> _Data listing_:
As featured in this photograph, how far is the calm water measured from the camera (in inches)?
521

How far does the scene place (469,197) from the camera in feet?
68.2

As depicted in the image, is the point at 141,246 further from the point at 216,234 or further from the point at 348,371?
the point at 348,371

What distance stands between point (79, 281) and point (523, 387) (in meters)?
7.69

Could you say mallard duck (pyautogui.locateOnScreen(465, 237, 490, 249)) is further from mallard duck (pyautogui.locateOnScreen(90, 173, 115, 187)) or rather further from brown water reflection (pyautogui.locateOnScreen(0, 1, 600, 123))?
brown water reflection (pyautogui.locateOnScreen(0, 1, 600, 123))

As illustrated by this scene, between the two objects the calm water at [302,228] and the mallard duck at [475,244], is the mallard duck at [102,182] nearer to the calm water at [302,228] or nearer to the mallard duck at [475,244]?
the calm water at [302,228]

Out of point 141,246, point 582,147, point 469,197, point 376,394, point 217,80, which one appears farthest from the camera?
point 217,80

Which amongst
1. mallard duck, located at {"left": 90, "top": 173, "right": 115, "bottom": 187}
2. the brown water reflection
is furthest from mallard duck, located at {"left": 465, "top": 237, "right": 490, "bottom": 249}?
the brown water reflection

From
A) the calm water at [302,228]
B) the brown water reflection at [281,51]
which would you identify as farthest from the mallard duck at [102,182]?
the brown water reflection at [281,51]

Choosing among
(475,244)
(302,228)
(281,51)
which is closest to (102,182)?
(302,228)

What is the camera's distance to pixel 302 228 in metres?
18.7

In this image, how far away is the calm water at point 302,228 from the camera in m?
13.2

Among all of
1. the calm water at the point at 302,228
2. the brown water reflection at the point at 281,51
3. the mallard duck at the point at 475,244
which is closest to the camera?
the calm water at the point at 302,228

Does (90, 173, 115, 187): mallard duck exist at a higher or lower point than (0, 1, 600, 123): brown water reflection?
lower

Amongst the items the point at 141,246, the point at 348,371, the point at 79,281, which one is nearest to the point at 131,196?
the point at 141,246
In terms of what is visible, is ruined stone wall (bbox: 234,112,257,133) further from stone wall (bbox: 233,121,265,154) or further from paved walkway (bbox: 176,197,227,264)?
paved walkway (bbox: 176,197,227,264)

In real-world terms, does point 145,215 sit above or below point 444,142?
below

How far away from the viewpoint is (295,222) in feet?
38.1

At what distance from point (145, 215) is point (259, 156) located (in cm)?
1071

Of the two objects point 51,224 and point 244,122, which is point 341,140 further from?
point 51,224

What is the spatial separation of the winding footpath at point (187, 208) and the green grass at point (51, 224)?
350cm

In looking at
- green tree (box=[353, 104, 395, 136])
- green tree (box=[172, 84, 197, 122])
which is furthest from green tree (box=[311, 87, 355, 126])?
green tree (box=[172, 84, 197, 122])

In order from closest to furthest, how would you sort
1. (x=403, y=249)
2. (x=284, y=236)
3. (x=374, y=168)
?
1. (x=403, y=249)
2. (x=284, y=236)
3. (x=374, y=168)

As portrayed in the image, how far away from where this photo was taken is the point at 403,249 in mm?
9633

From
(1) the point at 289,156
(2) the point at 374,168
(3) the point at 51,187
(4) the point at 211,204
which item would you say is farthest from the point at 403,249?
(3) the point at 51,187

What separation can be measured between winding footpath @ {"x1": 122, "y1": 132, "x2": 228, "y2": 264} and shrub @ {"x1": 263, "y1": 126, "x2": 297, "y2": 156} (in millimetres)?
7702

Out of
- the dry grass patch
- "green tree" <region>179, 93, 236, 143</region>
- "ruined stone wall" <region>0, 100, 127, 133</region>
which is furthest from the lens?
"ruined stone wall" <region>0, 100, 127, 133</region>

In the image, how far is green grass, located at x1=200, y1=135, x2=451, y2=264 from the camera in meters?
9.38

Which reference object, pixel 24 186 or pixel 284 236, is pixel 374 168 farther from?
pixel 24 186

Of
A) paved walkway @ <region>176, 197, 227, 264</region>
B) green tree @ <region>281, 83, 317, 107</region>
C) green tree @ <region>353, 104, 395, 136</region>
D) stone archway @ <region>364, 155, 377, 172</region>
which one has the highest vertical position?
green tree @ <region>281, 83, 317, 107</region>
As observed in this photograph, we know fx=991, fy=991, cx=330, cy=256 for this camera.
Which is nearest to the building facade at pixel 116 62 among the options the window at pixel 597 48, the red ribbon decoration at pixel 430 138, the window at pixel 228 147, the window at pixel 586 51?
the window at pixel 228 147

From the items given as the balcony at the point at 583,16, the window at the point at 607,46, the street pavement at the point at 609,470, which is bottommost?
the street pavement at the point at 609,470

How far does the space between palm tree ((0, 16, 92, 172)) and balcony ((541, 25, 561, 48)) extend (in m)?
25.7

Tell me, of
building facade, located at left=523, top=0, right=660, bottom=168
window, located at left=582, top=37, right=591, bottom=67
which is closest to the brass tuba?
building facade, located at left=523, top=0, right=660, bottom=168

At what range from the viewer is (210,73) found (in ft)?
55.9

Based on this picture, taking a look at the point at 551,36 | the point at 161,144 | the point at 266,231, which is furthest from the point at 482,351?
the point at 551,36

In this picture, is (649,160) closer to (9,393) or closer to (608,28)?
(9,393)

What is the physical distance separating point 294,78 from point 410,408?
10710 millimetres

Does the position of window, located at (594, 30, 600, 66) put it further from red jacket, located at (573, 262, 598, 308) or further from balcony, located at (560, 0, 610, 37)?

> _Written problem_: Render the lines from the one containing "In this picture, is" through the end of the material as a Markdown table with the columns No. and Text, leaving out blank lines.

> _Right answer_:
| No. | Text |
|---|---|
| 1 | In this picture, is (649,160) closer to (9,393) or closer to (608,28)? |
| 2 | (9,393) |
| 3 | What is the physical distance separating point 294,78 from point 410,408? |
| 4 | 10710 millimetres |
| 5 | Does the position of window, located at (594, 30, 600, 66) put it further from red jacket, located at (573, 262, 598, 308) or further from balcony, located at (560, 0, 610, 37)? |